Task input:
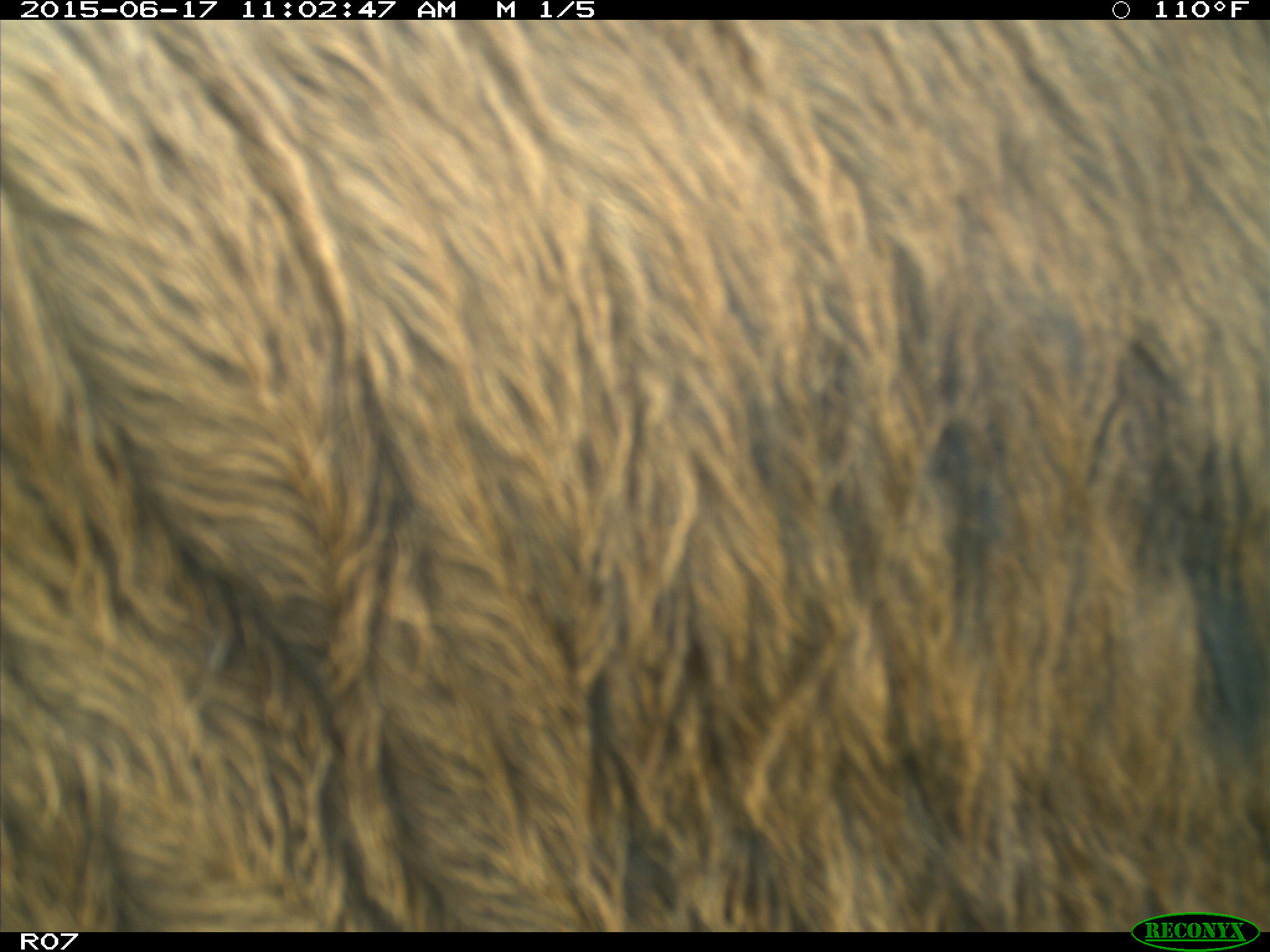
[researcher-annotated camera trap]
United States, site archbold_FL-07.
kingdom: Animalia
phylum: Chordata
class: Mammalia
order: Artiodactyla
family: Bovidae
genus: Bos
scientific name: Bos taurus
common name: domestic cow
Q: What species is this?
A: Bos taurus (domestic cow).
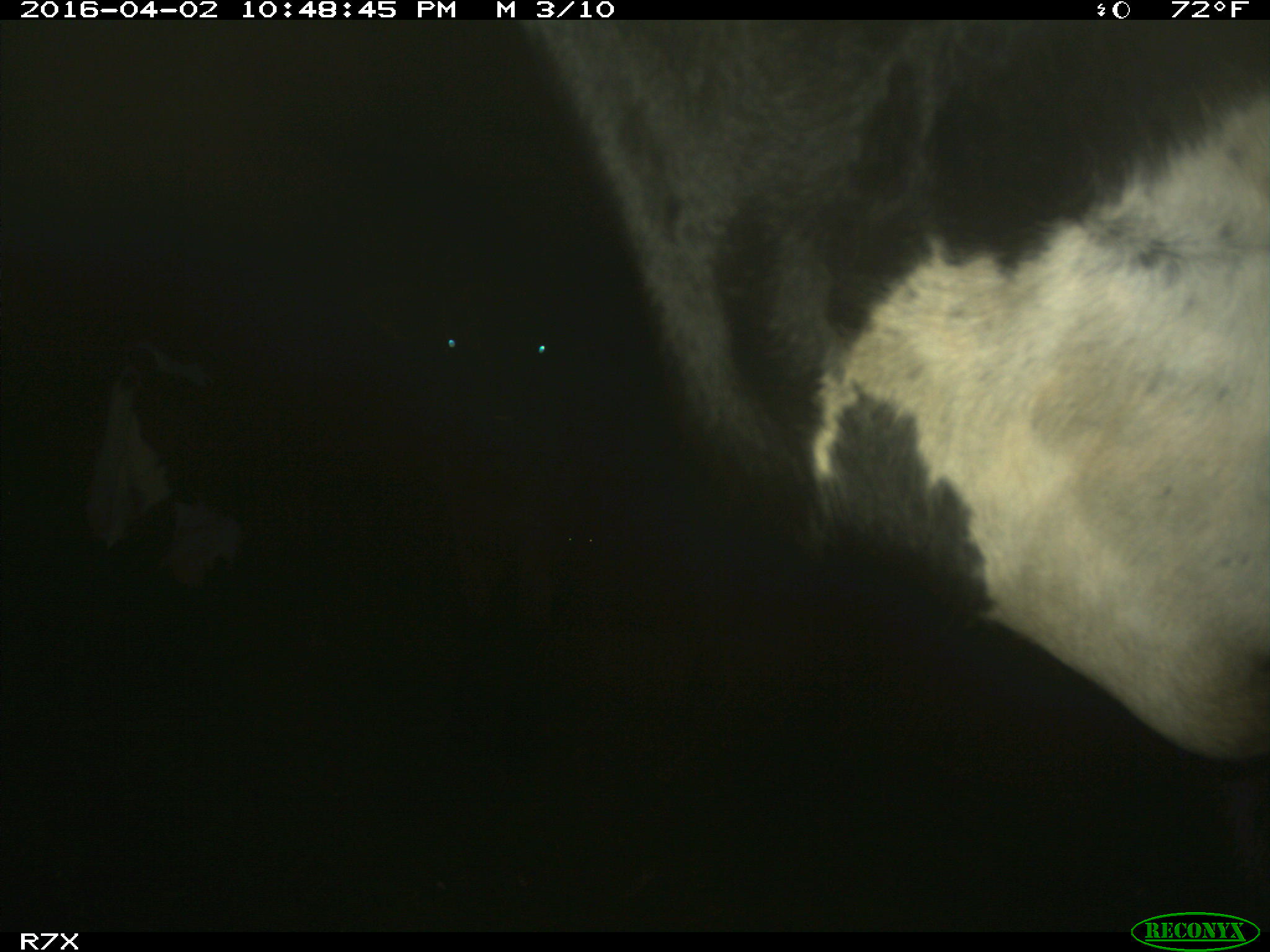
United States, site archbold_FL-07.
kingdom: Animalia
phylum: Chordata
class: Mammalia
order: Artiodactyla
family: Bovidae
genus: Bos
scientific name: Bos taurus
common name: domestic cow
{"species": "Bos taurus (domestic cow)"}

Problem statement:
When the listing is transcribed, every line must match the original exactly, and the pictures must be left out.

Result:
[researcher-annotated camera trap]
United States, site archbold_FL-07.
kingdom: Animalia
phylum: Chordata
class: Mammalia
order: Artiodactyla
family: Bovidae
genus: Bos
scientific name: Bos taurus
common name: domestic cow
Q: What species is this?
A: Bos taurus (domestic cow).
United States, site archbold_FL-07.
kingdom: Animalia
phylum: Chordata
class: Mammalia
order: Artiodactyla
family: Bovidae
genus: Bos
scientific name: Bos taurus
common name: domestic cow
{"species": "Bos taurus (domestic cow)"}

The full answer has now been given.